Question

How to define low, medium or high expression of a microRNA?

0

Entering edit mode

2.5 years ago

js1234 ▴ 10

Hello everyone,

I am working with TCGA tumor samples, however the base from where i retrieved information regarding microRNA expression in those samples is the OncoMir Cancer Database (absolute data view)

Now i have the expression of the microRNA of my interest in the tumor samples selected (reads per million miRNA mapped), and i wanna stablish what is low, medium or high expression among those tumor samples.

How do i stablish the cut-off values that define what is low, medium or high expression of that microRNA in my tumor samples?

Thanks

microRNA statistics analysis TCGA expression • 1.1k views

ADD COMMENT • link updated 2.5 years ago by i.sudbery 19k • written 2.5 years ago by js1234 ▴ 10

0

Entering edit mode

I don't think there is a standard for this sort of thing. You will need to decide on those definitions.
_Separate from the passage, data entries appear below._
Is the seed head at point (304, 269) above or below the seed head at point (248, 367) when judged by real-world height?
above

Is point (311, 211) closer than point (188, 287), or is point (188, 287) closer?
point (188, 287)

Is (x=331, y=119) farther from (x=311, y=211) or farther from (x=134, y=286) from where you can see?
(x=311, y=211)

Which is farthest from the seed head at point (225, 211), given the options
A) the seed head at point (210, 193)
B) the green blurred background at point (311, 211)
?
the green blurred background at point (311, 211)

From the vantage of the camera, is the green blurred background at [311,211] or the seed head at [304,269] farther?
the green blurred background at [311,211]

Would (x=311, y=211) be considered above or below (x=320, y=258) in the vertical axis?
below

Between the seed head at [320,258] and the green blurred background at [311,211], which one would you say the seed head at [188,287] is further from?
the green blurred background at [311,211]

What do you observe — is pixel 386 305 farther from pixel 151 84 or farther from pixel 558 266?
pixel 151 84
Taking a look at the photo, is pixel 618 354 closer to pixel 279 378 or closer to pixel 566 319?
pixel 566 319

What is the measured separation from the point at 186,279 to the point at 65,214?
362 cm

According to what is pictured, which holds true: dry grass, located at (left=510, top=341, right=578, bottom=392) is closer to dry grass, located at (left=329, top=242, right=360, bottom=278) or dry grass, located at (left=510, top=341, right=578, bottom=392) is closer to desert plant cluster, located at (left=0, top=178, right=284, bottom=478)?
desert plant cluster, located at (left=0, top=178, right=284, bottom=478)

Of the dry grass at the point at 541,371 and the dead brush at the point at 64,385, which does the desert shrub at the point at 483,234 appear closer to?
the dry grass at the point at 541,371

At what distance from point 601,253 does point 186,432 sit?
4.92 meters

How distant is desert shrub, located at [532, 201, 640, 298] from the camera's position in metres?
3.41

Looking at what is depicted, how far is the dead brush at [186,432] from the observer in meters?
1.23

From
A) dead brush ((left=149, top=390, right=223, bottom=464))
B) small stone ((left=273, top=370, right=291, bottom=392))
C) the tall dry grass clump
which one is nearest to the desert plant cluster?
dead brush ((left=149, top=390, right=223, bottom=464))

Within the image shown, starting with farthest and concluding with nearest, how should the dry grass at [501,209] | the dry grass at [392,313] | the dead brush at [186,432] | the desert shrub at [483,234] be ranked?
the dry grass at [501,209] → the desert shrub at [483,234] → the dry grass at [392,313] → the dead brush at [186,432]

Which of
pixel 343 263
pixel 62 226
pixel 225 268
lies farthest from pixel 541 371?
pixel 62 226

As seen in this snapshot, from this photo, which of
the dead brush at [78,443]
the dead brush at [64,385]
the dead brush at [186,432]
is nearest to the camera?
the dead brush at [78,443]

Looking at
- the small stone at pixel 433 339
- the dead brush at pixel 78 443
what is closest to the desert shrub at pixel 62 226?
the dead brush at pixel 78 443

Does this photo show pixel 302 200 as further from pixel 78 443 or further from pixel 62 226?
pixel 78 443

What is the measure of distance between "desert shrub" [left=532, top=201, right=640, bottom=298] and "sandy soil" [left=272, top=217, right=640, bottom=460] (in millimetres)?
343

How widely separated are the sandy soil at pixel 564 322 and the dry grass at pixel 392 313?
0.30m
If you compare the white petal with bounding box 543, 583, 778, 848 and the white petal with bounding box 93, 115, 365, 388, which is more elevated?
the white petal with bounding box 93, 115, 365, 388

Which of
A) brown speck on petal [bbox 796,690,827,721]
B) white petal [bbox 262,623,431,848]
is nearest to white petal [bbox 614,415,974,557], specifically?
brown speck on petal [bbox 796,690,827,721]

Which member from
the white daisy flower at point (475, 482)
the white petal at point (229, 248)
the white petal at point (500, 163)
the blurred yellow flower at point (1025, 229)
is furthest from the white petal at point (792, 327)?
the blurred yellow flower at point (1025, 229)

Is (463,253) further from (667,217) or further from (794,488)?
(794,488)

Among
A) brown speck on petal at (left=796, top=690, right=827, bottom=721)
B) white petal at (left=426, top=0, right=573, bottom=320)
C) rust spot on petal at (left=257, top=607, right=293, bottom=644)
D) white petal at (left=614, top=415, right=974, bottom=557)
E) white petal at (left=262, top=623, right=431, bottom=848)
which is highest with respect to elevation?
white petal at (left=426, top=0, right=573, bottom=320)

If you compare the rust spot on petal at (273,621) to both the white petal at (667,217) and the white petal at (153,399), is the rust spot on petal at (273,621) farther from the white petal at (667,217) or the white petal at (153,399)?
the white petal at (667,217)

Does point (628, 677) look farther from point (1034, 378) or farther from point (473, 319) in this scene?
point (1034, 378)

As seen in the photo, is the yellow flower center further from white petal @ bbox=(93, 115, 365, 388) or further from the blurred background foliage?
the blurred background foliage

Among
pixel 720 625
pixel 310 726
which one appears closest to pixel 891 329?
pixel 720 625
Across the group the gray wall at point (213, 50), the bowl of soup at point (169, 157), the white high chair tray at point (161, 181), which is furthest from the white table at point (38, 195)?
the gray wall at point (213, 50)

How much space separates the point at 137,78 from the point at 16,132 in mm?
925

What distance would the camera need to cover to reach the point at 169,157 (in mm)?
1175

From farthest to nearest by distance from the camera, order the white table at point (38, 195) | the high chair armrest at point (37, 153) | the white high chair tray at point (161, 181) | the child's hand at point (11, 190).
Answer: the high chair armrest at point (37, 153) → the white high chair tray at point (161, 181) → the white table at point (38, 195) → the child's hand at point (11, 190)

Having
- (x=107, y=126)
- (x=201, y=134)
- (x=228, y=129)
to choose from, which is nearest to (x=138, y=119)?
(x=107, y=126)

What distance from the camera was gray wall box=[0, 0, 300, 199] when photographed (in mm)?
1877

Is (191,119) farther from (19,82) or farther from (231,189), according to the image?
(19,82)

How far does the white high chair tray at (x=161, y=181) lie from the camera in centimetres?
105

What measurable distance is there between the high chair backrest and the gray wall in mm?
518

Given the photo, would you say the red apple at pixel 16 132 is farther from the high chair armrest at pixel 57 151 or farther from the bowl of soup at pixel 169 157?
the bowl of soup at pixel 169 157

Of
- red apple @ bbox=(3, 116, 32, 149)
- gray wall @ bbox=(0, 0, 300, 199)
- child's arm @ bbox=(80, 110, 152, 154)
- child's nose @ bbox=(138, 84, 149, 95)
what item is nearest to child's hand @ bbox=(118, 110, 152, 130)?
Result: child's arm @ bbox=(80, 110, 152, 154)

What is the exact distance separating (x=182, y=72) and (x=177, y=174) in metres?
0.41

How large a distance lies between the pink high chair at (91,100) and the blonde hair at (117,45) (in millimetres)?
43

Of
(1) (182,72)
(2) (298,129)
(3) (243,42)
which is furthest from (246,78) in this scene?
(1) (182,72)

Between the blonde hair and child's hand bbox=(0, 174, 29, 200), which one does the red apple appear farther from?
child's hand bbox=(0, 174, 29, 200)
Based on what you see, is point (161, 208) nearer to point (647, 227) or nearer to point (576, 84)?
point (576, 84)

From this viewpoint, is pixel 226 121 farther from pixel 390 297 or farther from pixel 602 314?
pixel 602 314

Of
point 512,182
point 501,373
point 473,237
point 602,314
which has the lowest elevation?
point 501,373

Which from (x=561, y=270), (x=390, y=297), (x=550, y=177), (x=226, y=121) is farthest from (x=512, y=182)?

You could take a look at the distribution of values across samples and see if you can make an informed decision based on actual data.

ADD REPLY • link 2.5 years ago by GenoMax 141k

0

Entering edit mode

Thanks for the answer!

ADD REPLY • link 2.5 years ago by js1234 ▴ 10

0

Entering edit mode

Does anyone know other ways?

ADD REPLY • link 2.5 years ago by js1234 ▴ 10

1

Entering edit mode

Use tertiles, quartiles, or anything up to deciles.

ADD REPLY • link 2.5 years ago by Kevin Blighe 87k

score 1 · Answer 1 · 2021-11-07

Just to formailize what GenoMax and Kevin Blighe blighe said in their comments:

Categories like, low, medium and high are artificial threshold that have no meaning to nature: nature deal in continua not categories. However, that said, dividing things into categories can be useful. The key here though is that if we are dividing things for convenience sake, we should divide them into the categories that are most convient for the particular task at hand.

The way in which the levels on a miRNA impacts on the expression of its targets is a complex relationship dependent not only on levels of the miRNA, but also the sequence of the target, the transcription rate of the target, and probably the RNA binding protein context of the target in ways which we are only just beginning to understand. That is, for one miRNA-target pair, a miRNA at 10 cpm might have a very large effect on target expression levels, while for a different miRNA-targe pair, the same miRNA expression level might have little or no effect.

One can imagine any number of schemes for dividing miRNAs into categories based on expression. Here are three you might like to consider:

tertiles: if you have 1000 miRNAs, rank them, and then divide that ranking into three - the bottom 333, the middle 333 and the top 333.
Divide the range. Find the expression level of the most highly expressed miRNA. Base your thresholds on that - so if the most highly expressed miRNA has a CPM of 600, then you might divide into 0-200 CPM, 200-400 CPM and 400-600 CPM. Note that these are likely to be very different sized categories - doing this with log CPMs might be slightly better, but I'd still expect the bottom category to have far more miRNAs than the other ones.
As you are likely to find that the counts for many miRNAs is close to zero, you might define an "unexpressed" category (0 or 1 read), a "top expressed category" (top 10% of miRNAs) and a thrid category that contains everything else.

There is no telling ahead of time which of these is best, and it will probably depend on what point you are trying to make, or what hypothesis you are trying to test. I'd probably give all of them a go and see which set of results made the most sense.